## Work to do
Quote the data from the line with "What is the measured" up to and including the line with "31.8 meters", reproducing every line exactly.

## Given data
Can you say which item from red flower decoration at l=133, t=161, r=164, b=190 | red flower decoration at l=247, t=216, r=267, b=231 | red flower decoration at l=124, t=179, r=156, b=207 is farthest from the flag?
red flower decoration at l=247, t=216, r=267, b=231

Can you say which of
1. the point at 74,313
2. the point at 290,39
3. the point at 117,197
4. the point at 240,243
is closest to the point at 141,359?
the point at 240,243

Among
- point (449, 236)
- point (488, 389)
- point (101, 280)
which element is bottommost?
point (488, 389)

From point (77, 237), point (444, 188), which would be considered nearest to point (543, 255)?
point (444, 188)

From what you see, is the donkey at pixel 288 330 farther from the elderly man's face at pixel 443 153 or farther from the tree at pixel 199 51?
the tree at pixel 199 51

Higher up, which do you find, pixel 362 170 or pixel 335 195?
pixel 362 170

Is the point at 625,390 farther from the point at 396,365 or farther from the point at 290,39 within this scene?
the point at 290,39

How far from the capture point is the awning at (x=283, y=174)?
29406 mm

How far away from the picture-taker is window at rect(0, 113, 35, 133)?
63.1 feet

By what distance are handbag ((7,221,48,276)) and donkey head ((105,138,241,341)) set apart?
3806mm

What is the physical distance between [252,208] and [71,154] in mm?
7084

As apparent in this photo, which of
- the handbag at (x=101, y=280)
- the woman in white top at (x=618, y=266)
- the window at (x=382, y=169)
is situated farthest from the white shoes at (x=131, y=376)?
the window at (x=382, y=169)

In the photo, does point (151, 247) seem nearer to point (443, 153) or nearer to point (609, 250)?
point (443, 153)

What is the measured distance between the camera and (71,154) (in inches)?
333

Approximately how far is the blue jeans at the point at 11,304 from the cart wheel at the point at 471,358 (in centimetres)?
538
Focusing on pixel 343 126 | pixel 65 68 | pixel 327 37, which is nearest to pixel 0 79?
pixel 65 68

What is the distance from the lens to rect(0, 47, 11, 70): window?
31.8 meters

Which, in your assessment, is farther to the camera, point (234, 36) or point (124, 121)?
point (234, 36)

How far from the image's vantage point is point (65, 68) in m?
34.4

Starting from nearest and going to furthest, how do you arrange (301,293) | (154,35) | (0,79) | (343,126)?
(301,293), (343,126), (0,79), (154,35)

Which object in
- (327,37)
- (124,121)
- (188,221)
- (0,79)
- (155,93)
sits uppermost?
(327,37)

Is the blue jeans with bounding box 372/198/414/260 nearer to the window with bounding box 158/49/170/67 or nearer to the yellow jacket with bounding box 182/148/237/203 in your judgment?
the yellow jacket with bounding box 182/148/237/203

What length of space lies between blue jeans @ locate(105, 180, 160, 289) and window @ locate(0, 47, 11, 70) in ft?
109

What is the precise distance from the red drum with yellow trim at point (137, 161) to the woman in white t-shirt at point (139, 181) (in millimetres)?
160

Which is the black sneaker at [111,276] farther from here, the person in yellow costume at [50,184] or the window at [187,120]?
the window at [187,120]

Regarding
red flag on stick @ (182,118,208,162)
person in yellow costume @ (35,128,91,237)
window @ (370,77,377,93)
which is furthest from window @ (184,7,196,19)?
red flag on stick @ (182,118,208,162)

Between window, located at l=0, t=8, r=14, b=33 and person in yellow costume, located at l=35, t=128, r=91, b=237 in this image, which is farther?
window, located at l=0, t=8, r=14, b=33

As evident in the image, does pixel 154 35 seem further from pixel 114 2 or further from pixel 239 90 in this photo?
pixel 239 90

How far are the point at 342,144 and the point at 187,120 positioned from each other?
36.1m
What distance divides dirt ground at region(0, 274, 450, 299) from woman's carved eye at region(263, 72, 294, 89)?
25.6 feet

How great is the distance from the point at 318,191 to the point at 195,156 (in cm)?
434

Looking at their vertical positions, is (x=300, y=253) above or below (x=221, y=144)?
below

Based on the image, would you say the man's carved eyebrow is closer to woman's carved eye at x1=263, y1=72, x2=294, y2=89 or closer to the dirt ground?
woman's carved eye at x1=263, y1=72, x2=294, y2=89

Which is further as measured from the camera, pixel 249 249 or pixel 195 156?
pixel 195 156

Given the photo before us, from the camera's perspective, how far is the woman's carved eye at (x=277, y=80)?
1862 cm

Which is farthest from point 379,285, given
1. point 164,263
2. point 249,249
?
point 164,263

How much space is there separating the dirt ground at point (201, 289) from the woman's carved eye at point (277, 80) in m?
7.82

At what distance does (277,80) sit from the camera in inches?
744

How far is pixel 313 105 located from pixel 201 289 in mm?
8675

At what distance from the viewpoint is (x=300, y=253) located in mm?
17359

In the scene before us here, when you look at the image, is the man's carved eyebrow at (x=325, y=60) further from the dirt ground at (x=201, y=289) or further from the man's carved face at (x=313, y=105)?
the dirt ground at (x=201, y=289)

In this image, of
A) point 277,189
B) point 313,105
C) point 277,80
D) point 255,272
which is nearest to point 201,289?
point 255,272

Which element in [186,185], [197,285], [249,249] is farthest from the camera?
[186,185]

==

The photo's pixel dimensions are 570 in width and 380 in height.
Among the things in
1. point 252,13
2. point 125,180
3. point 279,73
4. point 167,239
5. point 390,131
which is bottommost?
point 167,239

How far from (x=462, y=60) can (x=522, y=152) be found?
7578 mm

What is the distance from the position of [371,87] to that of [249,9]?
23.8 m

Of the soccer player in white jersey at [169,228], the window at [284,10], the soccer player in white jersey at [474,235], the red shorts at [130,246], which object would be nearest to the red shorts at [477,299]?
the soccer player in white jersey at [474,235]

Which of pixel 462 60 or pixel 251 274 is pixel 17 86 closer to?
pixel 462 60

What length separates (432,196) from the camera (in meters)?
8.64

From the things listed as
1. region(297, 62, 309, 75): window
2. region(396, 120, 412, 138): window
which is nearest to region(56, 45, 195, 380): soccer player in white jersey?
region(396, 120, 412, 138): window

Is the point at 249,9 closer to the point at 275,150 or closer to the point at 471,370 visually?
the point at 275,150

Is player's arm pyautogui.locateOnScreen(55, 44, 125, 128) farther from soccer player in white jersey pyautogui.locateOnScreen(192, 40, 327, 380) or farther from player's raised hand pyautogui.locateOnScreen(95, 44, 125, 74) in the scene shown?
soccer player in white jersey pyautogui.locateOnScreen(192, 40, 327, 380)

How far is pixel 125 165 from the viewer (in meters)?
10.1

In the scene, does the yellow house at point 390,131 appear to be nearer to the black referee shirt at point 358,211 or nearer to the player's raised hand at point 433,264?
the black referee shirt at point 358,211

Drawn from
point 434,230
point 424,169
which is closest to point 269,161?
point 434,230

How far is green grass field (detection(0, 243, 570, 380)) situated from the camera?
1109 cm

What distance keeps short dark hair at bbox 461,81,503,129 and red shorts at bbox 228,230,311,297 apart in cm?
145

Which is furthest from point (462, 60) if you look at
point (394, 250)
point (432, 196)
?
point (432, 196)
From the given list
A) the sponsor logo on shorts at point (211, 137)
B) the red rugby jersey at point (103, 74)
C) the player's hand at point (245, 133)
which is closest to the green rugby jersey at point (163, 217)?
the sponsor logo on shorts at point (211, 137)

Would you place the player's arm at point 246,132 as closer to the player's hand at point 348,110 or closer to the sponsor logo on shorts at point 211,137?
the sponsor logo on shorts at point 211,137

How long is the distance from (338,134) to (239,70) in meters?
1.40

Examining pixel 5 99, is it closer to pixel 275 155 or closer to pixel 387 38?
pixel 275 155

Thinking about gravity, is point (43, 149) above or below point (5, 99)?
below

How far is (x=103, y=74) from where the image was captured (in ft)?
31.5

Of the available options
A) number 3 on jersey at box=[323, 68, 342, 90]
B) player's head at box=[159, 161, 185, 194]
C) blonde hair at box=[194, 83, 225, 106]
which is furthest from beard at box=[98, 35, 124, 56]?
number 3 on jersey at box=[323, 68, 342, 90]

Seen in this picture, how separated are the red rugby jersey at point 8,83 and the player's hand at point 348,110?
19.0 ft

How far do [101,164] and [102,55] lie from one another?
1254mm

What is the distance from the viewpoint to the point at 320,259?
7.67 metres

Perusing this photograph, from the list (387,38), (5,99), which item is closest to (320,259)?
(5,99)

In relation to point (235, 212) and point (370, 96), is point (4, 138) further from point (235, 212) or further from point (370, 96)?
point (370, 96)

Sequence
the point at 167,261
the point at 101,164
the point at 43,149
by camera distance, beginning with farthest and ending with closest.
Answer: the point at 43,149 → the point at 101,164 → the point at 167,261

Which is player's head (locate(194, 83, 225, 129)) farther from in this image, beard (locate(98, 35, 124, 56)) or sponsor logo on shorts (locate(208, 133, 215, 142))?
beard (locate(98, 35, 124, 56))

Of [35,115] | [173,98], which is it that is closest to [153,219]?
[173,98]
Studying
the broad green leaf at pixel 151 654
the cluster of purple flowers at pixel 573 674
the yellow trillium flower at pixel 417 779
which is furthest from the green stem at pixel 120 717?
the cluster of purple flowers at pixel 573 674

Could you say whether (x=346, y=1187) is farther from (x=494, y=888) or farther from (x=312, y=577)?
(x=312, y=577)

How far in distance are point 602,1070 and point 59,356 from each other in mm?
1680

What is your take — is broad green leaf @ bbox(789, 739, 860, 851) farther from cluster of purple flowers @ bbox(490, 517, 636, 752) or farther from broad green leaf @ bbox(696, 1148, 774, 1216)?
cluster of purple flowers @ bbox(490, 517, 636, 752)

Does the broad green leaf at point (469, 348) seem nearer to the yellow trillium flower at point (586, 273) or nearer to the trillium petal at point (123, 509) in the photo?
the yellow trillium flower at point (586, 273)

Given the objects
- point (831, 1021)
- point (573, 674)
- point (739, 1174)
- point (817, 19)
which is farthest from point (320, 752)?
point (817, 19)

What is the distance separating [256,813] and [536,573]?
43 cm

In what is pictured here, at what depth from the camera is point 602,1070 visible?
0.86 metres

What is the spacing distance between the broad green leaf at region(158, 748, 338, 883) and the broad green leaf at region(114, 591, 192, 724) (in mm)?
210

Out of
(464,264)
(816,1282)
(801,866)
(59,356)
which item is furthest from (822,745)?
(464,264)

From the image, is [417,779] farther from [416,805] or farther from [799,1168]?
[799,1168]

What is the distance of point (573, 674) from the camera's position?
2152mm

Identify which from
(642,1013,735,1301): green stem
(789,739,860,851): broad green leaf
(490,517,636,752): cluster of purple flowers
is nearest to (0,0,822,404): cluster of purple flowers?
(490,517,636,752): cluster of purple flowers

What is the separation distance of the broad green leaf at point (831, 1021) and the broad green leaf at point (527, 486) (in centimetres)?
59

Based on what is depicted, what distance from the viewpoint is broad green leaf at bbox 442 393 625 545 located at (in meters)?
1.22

## Task response
What is the measured distance between the camera and (71,154) (in inches)?
333

Approximately how far is the blue jeans at the point at 11,304 from the cart wheel at the point at 471,358 (in centimetres)?
538
Focusing on pixel 343 126 | pixel 65 68 | pixel 327 37, which is nearest to pixel 0 79?
pixel 65 68

What is the distance from the lens to rect(0, 47, 11, 70): window?
31.8 meters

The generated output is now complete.